[Records contained in a dataset]
-------------------------

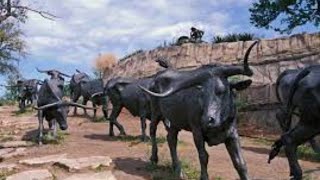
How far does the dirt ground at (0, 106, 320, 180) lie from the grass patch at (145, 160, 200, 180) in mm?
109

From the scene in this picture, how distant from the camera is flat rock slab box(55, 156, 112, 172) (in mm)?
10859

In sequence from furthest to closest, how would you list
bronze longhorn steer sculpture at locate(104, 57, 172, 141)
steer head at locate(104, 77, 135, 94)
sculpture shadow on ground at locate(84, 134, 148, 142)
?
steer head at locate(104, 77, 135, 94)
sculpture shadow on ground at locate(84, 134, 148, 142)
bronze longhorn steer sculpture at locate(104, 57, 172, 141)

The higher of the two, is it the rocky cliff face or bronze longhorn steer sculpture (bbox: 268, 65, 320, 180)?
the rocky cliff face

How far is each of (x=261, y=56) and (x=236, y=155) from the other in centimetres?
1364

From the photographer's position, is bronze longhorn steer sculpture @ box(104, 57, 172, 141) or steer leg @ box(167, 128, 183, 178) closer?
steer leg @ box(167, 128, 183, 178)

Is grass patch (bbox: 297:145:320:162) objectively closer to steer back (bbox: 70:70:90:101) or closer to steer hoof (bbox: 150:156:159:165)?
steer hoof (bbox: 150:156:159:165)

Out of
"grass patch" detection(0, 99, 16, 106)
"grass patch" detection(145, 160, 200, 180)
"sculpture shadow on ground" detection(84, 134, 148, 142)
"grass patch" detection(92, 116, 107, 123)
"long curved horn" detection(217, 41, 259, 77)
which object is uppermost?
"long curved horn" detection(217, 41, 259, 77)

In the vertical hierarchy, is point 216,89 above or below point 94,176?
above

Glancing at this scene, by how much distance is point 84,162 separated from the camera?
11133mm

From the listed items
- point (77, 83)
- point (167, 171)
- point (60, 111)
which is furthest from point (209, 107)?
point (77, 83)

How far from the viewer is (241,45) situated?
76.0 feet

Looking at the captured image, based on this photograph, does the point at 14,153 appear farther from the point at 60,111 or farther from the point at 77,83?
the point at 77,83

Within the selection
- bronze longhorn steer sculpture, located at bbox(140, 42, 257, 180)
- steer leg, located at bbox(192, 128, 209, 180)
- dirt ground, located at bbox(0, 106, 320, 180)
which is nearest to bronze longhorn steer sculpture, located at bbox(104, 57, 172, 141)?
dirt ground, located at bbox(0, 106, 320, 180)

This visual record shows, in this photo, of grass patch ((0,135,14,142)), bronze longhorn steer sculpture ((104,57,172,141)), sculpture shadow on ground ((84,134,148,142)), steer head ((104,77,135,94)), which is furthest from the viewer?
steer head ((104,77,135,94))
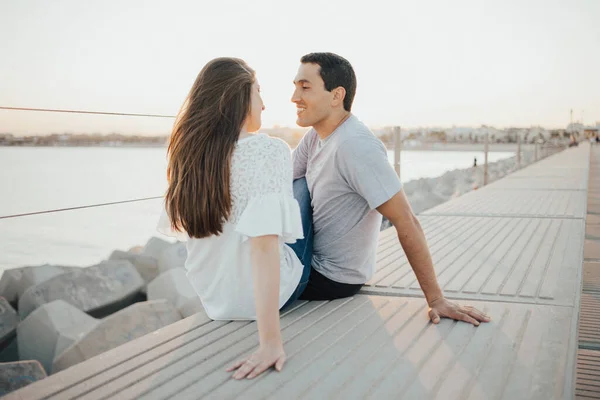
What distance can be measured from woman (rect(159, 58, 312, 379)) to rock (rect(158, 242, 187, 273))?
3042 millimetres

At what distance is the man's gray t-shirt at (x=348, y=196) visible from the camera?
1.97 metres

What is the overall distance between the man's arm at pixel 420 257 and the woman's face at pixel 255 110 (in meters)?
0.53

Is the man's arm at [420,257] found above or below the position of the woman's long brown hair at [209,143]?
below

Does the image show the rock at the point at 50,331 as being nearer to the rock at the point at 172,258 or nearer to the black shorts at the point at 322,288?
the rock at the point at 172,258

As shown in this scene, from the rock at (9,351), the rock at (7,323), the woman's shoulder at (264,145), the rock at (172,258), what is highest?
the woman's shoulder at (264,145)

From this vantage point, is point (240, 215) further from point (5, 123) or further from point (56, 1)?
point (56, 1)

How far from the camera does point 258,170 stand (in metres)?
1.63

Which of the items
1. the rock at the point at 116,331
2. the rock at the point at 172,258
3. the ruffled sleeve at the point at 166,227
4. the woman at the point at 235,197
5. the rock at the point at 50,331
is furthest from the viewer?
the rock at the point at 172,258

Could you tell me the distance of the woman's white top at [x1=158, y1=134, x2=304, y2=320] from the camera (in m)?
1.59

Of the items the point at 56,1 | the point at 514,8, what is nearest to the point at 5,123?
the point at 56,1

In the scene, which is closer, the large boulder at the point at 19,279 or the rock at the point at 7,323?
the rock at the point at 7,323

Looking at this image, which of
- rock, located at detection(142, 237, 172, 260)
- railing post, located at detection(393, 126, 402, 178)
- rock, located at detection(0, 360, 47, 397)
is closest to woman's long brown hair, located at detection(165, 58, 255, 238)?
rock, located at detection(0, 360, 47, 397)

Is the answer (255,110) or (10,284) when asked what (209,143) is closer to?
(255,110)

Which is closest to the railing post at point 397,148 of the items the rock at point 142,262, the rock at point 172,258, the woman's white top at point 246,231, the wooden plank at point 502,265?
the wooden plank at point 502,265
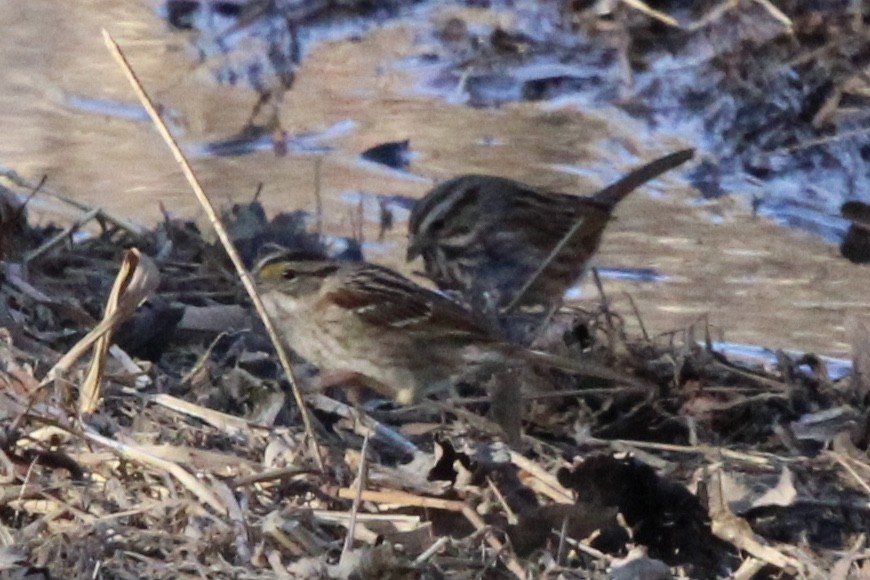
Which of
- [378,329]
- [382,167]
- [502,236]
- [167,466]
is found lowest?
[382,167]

-------------------------

▶ **GIVEN REQUEST**
Copy all the records above exactly, but leave out the pictures.

▶ **OUTPUT FOR THIS TASK**
How far does the dirt ground at (0, 106, 320, 180) lie from the grass patch at (145, 160, 200, 180) in mm?
109

From the scene in this picture, how distant from the camera is flat rock slab box(55, 156, 112, 172) (in mm)?
10859

In sequence from furthest to closest, how would you list
bronze longhorn steer sculpture at locate(104, 57, 172, 141)
steer head at locate(104, 77, 135, 94)
sculpture shadow on ground at locate(84, 134, 148, 142)
?
steer head at locate(104, 77, 135, 94)
sculpture shadow on ground at locate(84, 134, 148, 142)
bronze longhorn steer sculpture at locate(104, 57, 172, 141)

The higher of the two, is it the rocky cliff face or bronze longhorn steer sculpture (bbox: 268, 65, 320, 180)?
the rocky cliff face

How far is each of (x=261, y=56) and (x=236, y=155) from the other in centimetres?
1364

From the photographer's position, is bronze longhorn steer sculpture @ box(104, 57, 172, 141) or steer leg @ box(167, 128, 183, 178) closer?
steer leg @ box(167, 128, 183, 178)

Is grass patch (bbox: 297:145:320:162) objectively closer to steer back (bbox: 70:70:90:101) or closer to steer hoof (bbox: 150:156:159:165)?
steer hoof (bbox: 150:156:159:165)

Out of
"grass patch" detection(0, 99, 16, 106)
"grass patch" detection(145, 160, 200, 180)
"sculpture shadow on ground" detection(84, 134, 148, 142)
"grass patch" detection(92, 116, 107, 123)
"long curved horn" detection(217, 41, 259, 77)
which object is uppermost?
"long curved horn" detection(217, 41, 259, 77)

In the vertical hierarchy, is point 216,89 above or below point 94,176?
above

Glancing at this scene, by how much distance is point 84,162 separated from the camera?
11133mm

From the listed items
- point (77, 83)
- point (167, 171)
- point (60, 111)
which is furthest from point (209, 107)?
point (77, 83)

How far from the viewer is (241,45) situated?
76.0 feet

Looking at the captured image, based on this photograph, does the point at 14,153 appear farther from the point at 60,111 or farther from the point at 77,83?
the point at 77,83

Within the selection
- bronze longhorn steer sculpture, located at bbox(140, 42, 257, 180)
- steer leg, located at bbox(192, 128, 209, 180)
- dirt ground, located at bbox(0, 106, 320, 180)
which is nearest to bronze longhorn steer sculpture, located at bbox(104, 57, 172, 141)?
dirt ground, located at bbox(0, 106, 320, 180)

This visual record shows, in this photo, of grass patch ((0,135,14,142)), bronze longhorn steer sculpture ((104,57,172,141)), sculpture shadow on ground ((84,134,148,142)), steer head ((104,77,135,94)), which is furthest from the viewer?
steer head ((104,77,135,94))
What distance can be measured from woman (rect(159, 58, 312, 379)) to rock (rect(158, 242, 187, 273))?
3042 millimetres

At what distance is the man's gray t-shirt at (x=348, y=196) visible from the camera?
1.97 metres

What is the overall distance between the man's arm at pixel 420 257 and the woman's face at pixel 255 110 (in meters)?
0.53

Is the man's arm at [420,257] found above or below the position of the woman's long brown hair at [209,143]?
below

Does the image show the rock at the point at 50,331 as being nearer to the rock at the point at 172,258 or nearer to the black shorts at the point at 322,288?
the rock at the point at 172,258

As shown in this scene, from the rock at (9,351), the rock at (7,323), the woman's shoulder at (264,145), the rock at (172,258), what is highest?
the woman's shoulder at (264,145)

From this vantage point, is point (240, 215) further from point (5, 123) or further from point (56, 1)?
point (56, 1)

How far from the camera does point 258,170 stand (in metres)?
1.63

Which of the items
1. the rock at the point at 116,331
2. the rock at the point at 172,258
3. the ruffled sleeve at the point at 166,227
4. the woman at the point at 235,197
5. the rock at the point at 50,331
is furthest from the viewer?
the rock at the point at 172,258

Could you tell me the distance of the woman's white top at [x1=158, y1=134, x2=304, y2=320] from the camera (in m)?
1.59

Of the items the point at 56,1 | the point at 514,8, what is nearest to the point at 5,123?
the point at 56,1

In the scene, which is closer, the large boulder at the point at 19,279 or the rock at the point at 7,323?
the rock at the point at 7,323

Looking at this image, which of
- rock, located at detection(142, 237, 172, 260)
- railing post, located at detection(393, 126, 402, 178)
- rock, located at detection(0, 360, 47, 397)
is closest to woman's long brown hair, located at detection(165, 58, 255, 238)?
rock, located at detection(0, 360, 47, 397)

Is the answer (255,110) or (10,284) when asked what (209,143) is closer to?
(255,110)

Which is closest to the railing post at point 397,148 of the items the rock at point 142,262, the rock at point 172,258, the woman's white top at point 246,231, the wooden plank at point 502,265?
the wooden plank at point 502,265
Which of
- [378,329]
- [382,167]
- [502,236]
- [167,466]
is found lowest?
[382,167]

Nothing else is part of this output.